> **TASK MATERIAL**:
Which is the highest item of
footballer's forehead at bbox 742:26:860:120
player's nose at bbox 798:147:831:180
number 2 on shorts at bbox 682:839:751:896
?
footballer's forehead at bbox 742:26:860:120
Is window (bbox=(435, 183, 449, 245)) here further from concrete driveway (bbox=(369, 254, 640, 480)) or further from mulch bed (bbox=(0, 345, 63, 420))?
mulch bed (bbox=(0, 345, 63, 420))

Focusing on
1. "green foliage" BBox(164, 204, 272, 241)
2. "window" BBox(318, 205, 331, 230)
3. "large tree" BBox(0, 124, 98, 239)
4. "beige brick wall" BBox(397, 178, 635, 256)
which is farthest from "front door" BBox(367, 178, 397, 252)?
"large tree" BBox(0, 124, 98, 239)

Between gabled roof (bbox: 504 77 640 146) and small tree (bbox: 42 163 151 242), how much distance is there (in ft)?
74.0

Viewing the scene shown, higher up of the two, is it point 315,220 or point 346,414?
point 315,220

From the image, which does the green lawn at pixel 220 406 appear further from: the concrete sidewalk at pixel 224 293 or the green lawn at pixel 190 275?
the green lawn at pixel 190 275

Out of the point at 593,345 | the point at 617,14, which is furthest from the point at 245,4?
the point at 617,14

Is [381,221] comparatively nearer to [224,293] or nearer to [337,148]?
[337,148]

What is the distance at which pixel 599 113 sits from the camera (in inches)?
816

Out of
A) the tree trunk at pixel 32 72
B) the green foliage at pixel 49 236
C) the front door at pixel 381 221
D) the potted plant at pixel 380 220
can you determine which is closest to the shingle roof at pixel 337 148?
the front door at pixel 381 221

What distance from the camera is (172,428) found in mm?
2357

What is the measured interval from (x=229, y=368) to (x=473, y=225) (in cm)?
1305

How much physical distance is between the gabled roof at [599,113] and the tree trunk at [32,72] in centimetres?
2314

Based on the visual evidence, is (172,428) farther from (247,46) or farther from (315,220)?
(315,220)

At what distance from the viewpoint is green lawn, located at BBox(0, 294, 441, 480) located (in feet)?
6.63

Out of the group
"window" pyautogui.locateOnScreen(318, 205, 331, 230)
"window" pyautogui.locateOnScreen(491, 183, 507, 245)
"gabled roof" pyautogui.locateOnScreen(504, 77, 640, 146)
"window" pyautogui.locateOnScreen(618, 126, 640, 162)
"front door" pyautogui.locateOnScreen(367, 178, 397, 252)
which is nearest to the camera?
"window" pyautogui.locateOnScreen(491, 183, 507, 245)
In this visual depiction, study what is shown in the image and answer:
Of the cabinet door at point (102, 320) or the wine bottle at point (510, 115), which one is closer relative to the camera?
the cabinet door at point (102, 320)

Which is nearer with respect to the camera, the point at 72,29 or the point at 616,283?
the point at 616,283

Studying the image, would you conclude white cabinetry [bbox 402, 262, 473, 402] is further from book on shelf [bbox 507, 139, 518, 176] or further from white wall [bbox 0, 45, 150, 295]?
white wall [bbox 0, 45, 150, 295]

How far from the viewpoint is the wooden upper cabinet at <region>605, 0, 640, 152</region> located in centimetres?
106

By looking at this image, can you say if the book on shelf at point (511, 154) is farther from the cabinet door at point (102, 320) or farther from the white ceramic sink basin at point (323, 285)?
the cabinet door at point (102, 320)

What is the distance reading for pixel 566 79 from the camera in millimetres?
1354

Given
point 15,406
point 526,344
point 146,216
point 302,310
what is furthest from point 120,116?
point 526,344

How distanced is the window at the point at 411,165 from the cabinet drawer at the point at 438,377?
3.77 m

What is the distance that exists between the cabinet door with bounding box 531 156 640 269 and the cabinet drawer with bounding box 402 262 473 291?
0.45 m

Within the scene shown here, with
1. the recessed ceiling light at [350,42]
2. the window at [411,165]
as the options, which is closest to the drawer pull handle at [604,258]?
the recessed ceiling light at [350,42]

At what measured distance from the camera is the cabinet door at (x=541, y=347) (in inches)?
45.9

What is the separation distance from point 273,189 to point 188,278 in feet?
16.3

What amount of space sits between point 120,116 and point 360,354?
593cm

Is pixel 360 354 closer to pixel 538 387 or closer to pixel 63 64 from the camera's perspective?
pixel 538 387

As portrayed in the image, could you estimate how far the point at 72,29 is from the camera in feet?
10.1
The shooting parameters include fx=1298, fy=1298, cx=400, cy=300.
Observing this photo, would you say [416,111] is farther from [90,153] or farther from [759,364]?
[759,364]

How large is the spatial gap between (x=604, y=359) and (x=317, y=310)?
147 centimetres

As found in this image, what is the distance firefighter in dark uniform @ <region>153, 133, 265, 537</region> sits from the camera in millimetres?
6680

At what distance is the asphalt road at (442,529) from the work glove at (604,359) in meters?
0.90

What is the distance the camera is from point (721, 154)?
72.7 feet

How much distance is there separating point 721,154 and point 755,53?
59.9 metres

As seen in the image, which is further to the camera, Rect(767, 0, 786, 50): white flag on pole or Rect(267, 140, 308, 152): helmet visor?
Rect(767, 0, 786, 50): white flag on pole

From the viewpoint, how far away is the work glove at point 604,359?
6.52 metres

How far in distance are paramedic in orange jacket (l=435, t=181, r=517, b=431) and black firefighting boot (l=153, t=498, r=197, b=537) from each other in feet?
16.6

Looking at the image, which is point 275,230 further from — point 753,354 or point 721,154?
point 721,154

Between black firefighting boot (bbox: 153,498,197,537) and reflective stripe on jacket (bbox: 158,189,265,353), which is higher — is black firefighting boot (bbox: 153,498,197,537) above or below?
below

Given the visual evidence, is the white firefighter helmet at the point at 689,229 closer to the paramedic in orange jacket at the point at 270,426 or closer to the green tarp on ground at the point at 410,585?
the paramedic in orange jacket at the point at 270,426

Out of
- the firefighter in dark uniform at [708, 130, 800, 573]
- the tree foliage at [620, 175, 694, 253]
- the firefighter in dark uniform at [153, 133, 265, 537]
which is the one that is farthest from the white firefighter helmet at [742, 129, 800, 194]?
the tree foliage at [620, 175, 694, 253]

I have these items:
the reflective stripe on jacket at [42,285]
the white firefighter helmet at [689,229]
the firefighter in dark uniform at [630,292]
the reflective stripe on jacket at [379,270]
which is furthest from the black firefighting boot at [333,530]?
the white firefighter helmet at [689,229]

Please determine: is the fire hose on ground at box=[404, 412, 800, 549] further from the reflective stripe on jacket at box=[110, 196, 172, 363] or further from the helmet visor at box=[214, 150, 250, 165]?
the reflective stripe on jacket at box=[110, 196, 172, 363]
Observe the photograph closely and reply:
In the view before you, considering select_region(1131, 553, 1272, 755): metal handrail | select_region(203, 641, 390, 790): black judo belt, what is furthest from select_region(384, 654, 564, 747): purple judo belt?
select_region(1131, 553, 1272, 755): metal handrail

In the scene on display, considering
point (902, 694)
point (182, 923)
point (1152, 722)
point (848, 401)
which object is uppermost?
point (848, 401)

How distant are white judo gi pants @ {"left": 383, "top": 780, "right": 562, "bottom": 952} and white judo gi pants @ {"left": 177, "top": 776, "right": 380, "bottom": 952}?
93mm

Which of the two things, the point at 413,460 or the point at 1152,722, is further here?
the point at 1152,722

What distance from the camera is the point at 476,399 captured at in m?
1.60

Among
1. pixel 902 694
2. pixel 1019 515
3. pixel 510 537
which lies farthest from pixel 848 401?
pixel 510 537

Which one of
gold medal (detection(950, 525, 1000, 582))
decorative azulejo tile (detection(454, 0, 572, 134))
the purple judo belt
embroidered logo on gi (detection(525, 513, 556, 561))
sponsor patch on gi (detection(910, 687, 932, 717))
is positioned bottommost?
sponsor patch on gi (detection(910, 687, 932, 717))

> **TASK REQUIREMENTS**:
Copy out all of the records above word for word, with nothing changed.

> **ANSWER TO THIS EXERCISE**:
Which is the highest item of
footballer's forehead at bbox 742:26:860:120
player's nose at bbox 798:147:831:180
number 2 on shorts at bbox 682:839:751:896
?
footballer's forehead at bbox 742:26:860:120
Is window (bbox=(435, 183, 449, 245)) here further from concrete driveway (bbox=(369, 254, 640, 480)) or further from mulch bed (bbox=(0, 345, 63, 420))?
mulch bed (bbox=(0, 345, 63, 420))

Focusing on
1. "green foliage" BBox(164, 204, 272, 241)
2. "window" BBox(318, 205, 331, 230)
3. "large tree" BBox(0, 124, 98, 239)
4. "beige brick wall" BBox(397, 178, 635, 256)
which is farthest from "front door" BBox(367, 178, 397, 252)?
"large tree" BBox(0, 124, 98, 239)

Between gabled roof (bbox: 504 77 640 146) and small tree (bbox: 42 163 151 242), how much distance is there (in ft)?
74.0

Viewing the scene shown, higher up of the two, is it point 315,220 or point 346,414?
point 315,220

From the image, which does the green lawn at pixel 220 406 appear further from: the concrete sidewalk at pixel 224 293 or the green lawn at pixel 190 275?
the green lawn at pixel 190 275

Out of the point at 593,345 | the point at 617,14, which is furthest from the point at 245,4?
the point at 617,14

Is [381,221] comparatively nearer to [224,293] or nearer to [337,148]?
[337,148]

What is the distance at which pixel 599 113 sits from the camera (in inches)?
816

Out of
A) the tree trunk at pixel 32 72
B) the green foliage at pixel 49 236
C) the front door at pixel 381 221
D) the potted plant at pixel 380 220
can you determine which is closest to the shingle roof at pixel 337 148?
the front door at pixel 381 221

What distance from the camera is (172,428) found in mm?
2357

What is the measured interval from (x=229, y=368) to (x=473, y=225) (in cm)?
1305

How much physical distance is between the gabled roof at [599,113] and the tree trunk at [32,72] in centimetres?
2314

Based on the visual evidence, is (172,428) farther from (247,46) or farther from (315,220)?
(315,220)

At what distance from the viewpoint is green lawn, located at BBox(0, 294, 441, 480) located (in feet)?
6.63

Out of the group
"window" pyautogui.locateOnScreen(318, 205, 331, 230)
"window" pyautogui.locateOnScreen(491, 183, 507, 245)
"gabled roof" pyautogui.locateOnScreen(504, 77, 640, 146)
"window" pyautogui.locateOnScreen(618, 126, 640, 162)
"front door" pyautogui.locateOnScreen(367, 178, 397, 252)
which is nearest to the camera?
"window" pyautogui.locateOnScreen(491, 183, 507, 245)
In this visual depiction, study what is shown in the image and answer:
Of the cabinet door at point (102, 320) or the wine bottle at point (510, 115), which one is closer relative to the camera?
the cabinet door at point (102, 320)

Which is nearer with respect to the camera, the point at 72,29 or the point at 616,283?
the point at 616,283

Studying the image, would you conclude white cabinetry [bbox 402, 262, 473, 402] is further from book on shelf [bbox 507, 139, 518, 176] or further from white wall [bbox 0, 45, 150, 295]?
white wall [bbox 0, 45, 150, 295]

How far from the viewpoint is the wooden upper cabinet at <region>605, 0, 640, 152</region> located in centimetres?
106

By looking at this image, can you say if the book on shelf at point (511, 154) is farther from the cabinet door at point (102, 320) or farther from the white ceramic sink basin at point (323, 285)?
the cabinet door at point (102, 320)

What is the distance reading for pixel 566 79 from the camera in millimetres?
1354

Given
point 15,406
point 526,344
point 146,216
point 302,310
what is furthest from point 120,116?
point 526,344

How distanced is the window at the point at 411,165 from the cabinet drawer at the point at 438,377?
3.77 m

What is the distance that exists between the cabinet door with bounding box 531 156 640 269 and the cabinet drawer with bounding box 402 262 473 291?
0.45 m

Within the scene shown here, with
1. the recessed ceiling light at [350,42]
2. the window at [411,165]
as the options, which is closest to the drawer pull handle at [604,258]?
the recessed ceiling light at [350,42]

At what measured distance from the camera is the cabinet door at (x=541, y=347) (in inches)?
45.9

What is the separation distance from point 273,189 to point 188,278 in feet?
16.3

What amount of space sits between point 120,116 and point 360,354?
593cm

Is pixel 360 354 closer to pixel 538 387 or closer to pixel 63 64 from the camera's perspective?
pixel 538 387

As portrayed in the image, could you estimate how far the point at 72,29 is from the camera in feet?
10.1
The shooting parameters include fx=1298, fy=1298, cx=400, cy=300.
Observing this photo, would you say [416,111] is farther from [90,153] or farther from [759,364]?
[759,364]

How large is the spatial gap between (x=604, y=359) and (x=317, y=310)?
147 centimetres

As found in this image, what is the distance firefighter in dark uniform @ <region>153, 133, 265, 537</region> sits from the camera in millimetres?
6680

At what distance is the asphalt road at (442,529) from the work glove at (604,359) in meters?
0.90

What is the distance the camera is from point (721, 154)?
72.7 feet

How much distance is there separating point 721,154 and point 755,53?
59.9 metres

As seen in the image, which is further to the camera, Rect(767, 0, 786, 50): white flag on pole or Rect(267, 140, 308, 152): helmet visor?
Rect(767, 0, 786, 50): white flag on pole

From the viewpoint, how far away is the work glove at point 604,359?
6.52 metres

How far in distance are paramedic in orange jacket (l=435, t=181, r=517, b=431) and black firefighting boot (l=153, t=498, r=197, b=537) from each other in feet?
16.6

Looking at the image, which is point 275,230 further from — point 753,354 or point 721,154?
point 721,154

Between black firefighting boot (bbox: 153,498,197,537) and reflective stripe on jacket (bbox: 158,189,265,353), which is higher — is black firefighting boot (bbox: 153,498,197,537) above or below?
below

Given the visual evidence, is the white firefighter helmet at the point at 689,229 closer to the paramedic in orange jacket at the point at 270,426 or closer to the green tarp on ground at the point at 410,585?
the paramedic in orange jacket at the point at 270,426

Out of
- the firefighter in dark uniform at [708, 130, 800, 573]
- the tree foliage at [620, 175, 694, 253]
- the firefighter in dark uniform at [153, 133, 265, 537]
which is the one that is farthest from the white firefighter helmet at [742, 129, 800, 194]?
the tree foliage at [620, 175, 694, 253]

I have these items:
the reflective stripe on jacket at [42,285]
the white firefighter helmet at [689,229]
the firefighter in dark uniform at [630,292]
the reflective stripe on jacket at [379,270]
which is furthest from the black firefighting boot at [333,530]?
the white firefighter helmet at [689,229]

Please determine: is the fire hose on ground at box=[404, 412, 800, 549] further from the reflective stripe on jacket at box=[110, 196, 172, 363] or further from the helmet visor at box=[214, 150, 250, 165]?
the reflective stripe on jacket at box=[110, 196, 172, 363]
Observe the photograph closely and reply:
In the view before you, considering select_region(1131, 553, 1272, 755): metal handrail | select_region(203, 641, 390, 790): black judo belt, what is furthest from select_region(384, 654, 564, 747): purple judo belt?
select_region(1131, 553, 1272, 755): metal handrail

In the scene on display, considering
point (902, 694)
point (182, 923)
point (1152, 722)
point (848, 401)
which object is uppermost?
point (848, 401)

How distant are white judo gi pants @ {"left": 383, "top": 780, "right": 562, "bottom": 952} and white judo gi pants @ {"left": 177, "top": 776, "right": 380, "bottom": 952}?
93mm

Which of the two things, the point at 413,460 or the point at 1152,722, is further here?
the point at 1152,722

What distance from the camera is the point at 476,399 captured at in m?
1.60

Among
1. pixel 902 694
2. pixel 1019 515
3. pixel 510 537
which lies farthest from pixel 848 401?
pixel 510 537

Which one of
gold medal (detection(950, 525, 1000, 582))
decorative azulejo tile (detection(454, 0, 572, 134))
the purple judo belt
embroidered logo on gi (detection(525, 513, 556, 561))
sponsor patch on gi (detection(910, 687, 932, 717))
is positioned bottommost?
sponsor patch on gi (detection(910, 687, 932, 717))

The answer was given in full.